IBM’s general manager for public cloud Harish Grama pointed out: “Clients across industries are looking to shift to cloud and this is the core focus of our collaboration with SAP – giving our clients the ability to embrace the benefits of cloud without compromising on security and controls. This is all done through an open hybrid-cloud architecture so our clients have a choice in how they approach their digital transformation, guided by the industry expertise needed to be successful in their journey.”

Examples of customers running SAP software on IBM cloud include a Peruvian Construction company Cementos Pacamayo, Italian footwear retailer Primadonna Collection, and Coca-cola European Partners, the world’s largest Coca-cola bottler.

To date IBM and SAP have collaborated globally with hundreds of clients on over 5,500 projects in order to modernise their systems using a hybrid-cloud deployment.

The SAP and IBM Evolution Partnership has also put in place plans to help companies leverage feedback data from customers and employees on the quality of their experiences interacting with those companies. They will provide technology and services from the SAP Customer Experience and Experience Management solutions by SAP to clients which allow analysis and improvement of these in order to increase customer loyalty and engagement in a variety of industries. IBM intends to integrate SAP Experience Management solutions (initially derived from Qualtrics) in product delivery as part of a wider program to increase personalised and optimised customer engagement.

What we see in the Evolution Partnership is a comprehensive strategic alliance which is moving with the changes in the business environment. The change economic circumstances has unsurprisingly brought on a flurry of plans and projects for all companies which were previously languishing on the drawing board.
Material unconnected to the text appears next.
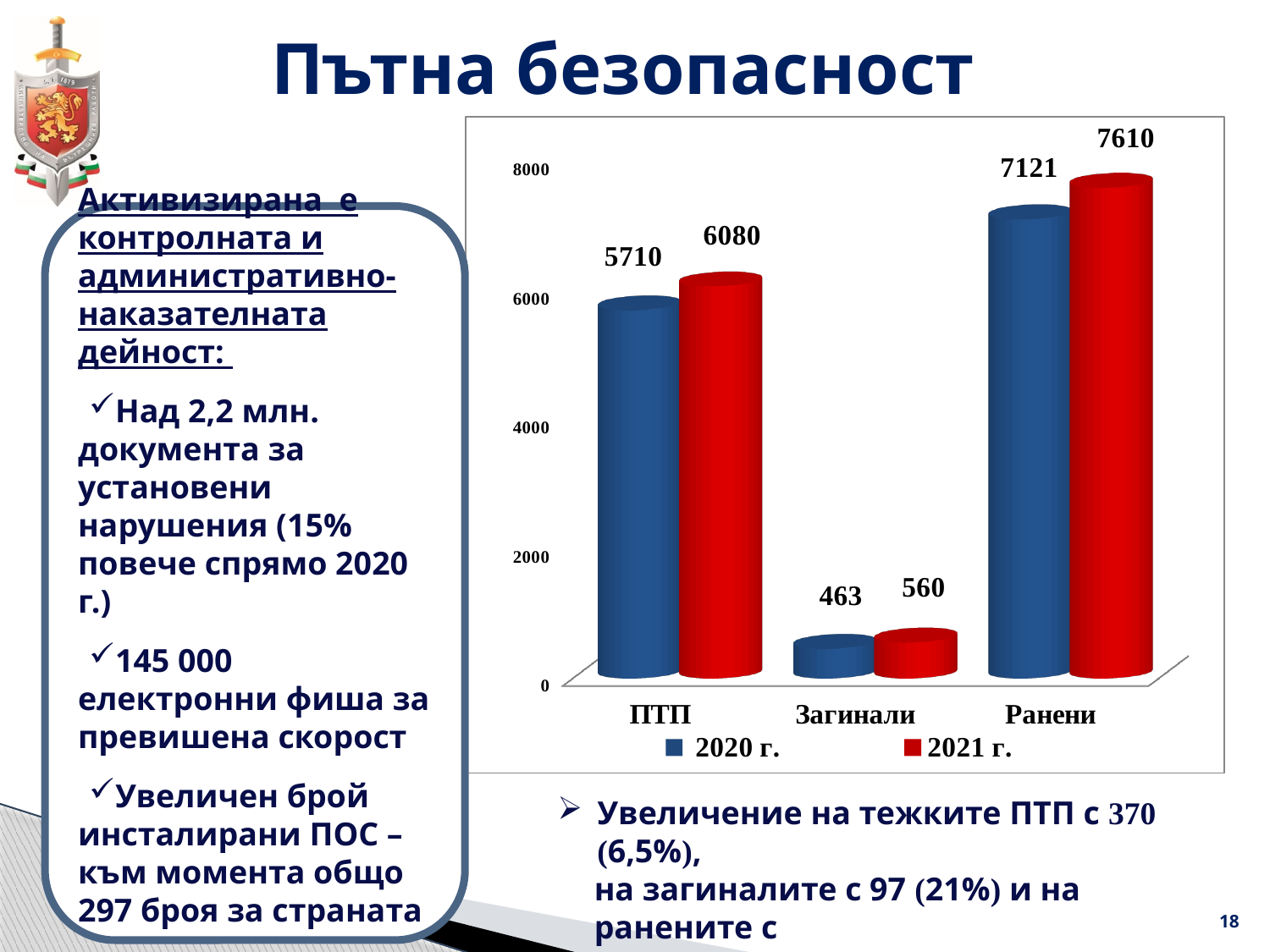
How many series does the legend list? 2 Which colour represents the 2021 г. series? red What is the value for ПТП in 2020 г.? 5710 What is the difference between the 2021 г. and 2020 г. values for Загинали? 97 What is the value for Ранени in 2021 г.? 7610 What is the value for Загинали in 2020 г.? 463 Which category has the lowest value in 2020 г.? Загинали What kind of chart is shown on the slide? bar chart How many categories are shown on the x axis? 3 Which is larger, the 2020 г. value for Ранени or the 2021 г. value for ПТП? 2020 г. value for Ранени Which category has the highest value in 2021 г.? Ранени What is the difference between the 2021 г. and 2020 г. values for ПТП? 370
A more urgent need for digitisation, faster migration and cloud adoption has opened up vast opportunities for corporations like SAP and IBM and so they are acting accordingly.
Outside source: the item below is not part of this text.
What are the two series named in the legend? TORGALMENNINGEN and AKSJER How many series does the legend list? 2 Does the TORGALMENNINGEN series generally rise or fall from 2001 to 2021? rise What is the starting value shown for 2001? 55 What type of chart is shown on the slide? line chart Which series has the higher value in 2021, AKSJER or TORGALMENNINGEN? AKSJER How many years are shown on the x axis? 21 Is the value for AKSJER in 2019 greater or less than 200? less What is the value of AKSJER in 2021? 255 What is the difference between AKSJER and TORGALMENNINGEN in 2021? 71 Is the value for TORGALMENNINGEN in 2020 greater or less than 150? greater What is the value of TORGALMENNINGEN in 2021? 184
A partially symbiotic relationship between these two beasts can only be of mutual benefit given the overlap in their software services, and will certainly be of use in generating new customers through cross-selling. Their attraction to their clientele is that they are safe and stable while simultaneously conspicuous as co-innovators, and as such can offer a stable platform for businesses for the future. As a strategic partnership this platform can be seen as more stable than more independent competitors and consequently SAP and IBM are keen to demonstrate they driving digital transformation for businesses through cooperation.